Existing methods include vector quantization (VQ)-based models and state-space models (SSMs) to solve AVG challenges. VQ-based approaches, such as VQ-VAE, DALL-E, and VQGAN, compress images into discrete codes and use AM to predict these codes. SSMs, especially the Mamba family, have shown potential in handling long sequences with linear computational complexity. Recent adaptations of Mamba for visual tasks, such as ViM, VMamba, Zigma, and DiM, have explored multi-directional scanning strategies to capture 2D spatial information. However, these methods add additional parameters and computational costs, which decreases Mamba's speed advantage and increases GPU memory requirements.

Researchers from Beijing University of Posts and Telecommunications, the University of the Chinese Academy of Sciences, the Hong Kong Polytechnic University and the Institute of Automation of the Chinese Academy of Sciences have proposed AiM, a new TOautoregressive YoWizard generation model based on the METROAmba framework.
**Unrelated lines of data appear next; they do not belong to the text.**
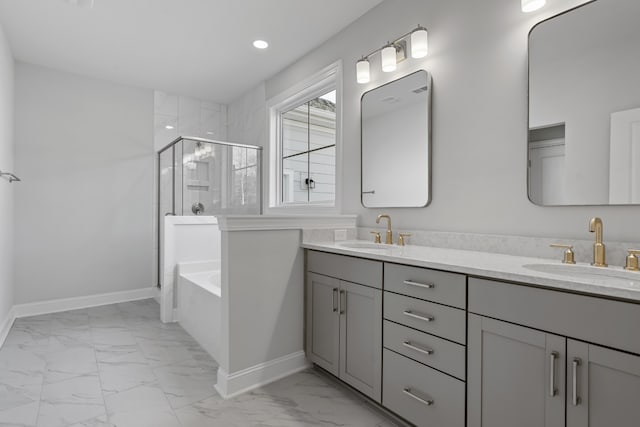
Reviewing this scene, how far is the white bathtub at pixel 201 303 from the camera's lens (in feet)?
7.91

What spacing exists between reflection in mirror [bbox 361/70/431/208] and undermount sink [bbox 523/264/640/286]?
2.62ft

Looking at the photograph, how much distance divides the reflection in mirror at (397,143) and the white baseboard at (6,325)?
3.06m

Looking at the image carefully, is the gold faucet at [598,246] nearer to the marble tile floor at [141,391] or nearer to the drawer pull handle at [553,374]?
the drawer pull handle at [553,374]

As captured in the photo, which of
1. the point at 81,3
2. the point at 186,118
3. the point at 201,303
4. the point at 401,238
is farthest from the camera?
the point at 186,118

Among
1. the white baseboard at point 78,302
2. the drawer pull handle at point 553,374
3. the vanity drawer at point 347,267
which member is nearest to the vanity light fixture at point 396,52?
the vanity drawer at point 347,267

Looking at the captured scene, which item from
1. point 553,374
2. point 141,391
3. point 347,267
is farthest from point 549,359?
point 141,391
It is developed for efficient and high-quality class-conditional image generation, making it the first model of its kind. Aim uses positional encoding, providing a new and more generalized adaptive layer normalization method called adaLN-Group, which optimizes the trade-off between performance and parameter count. Furthermore, AiM has demonstrated state-of-the-art performance among AMs on the ImageNet 256×256 benchmark while achieving fast inference speeds.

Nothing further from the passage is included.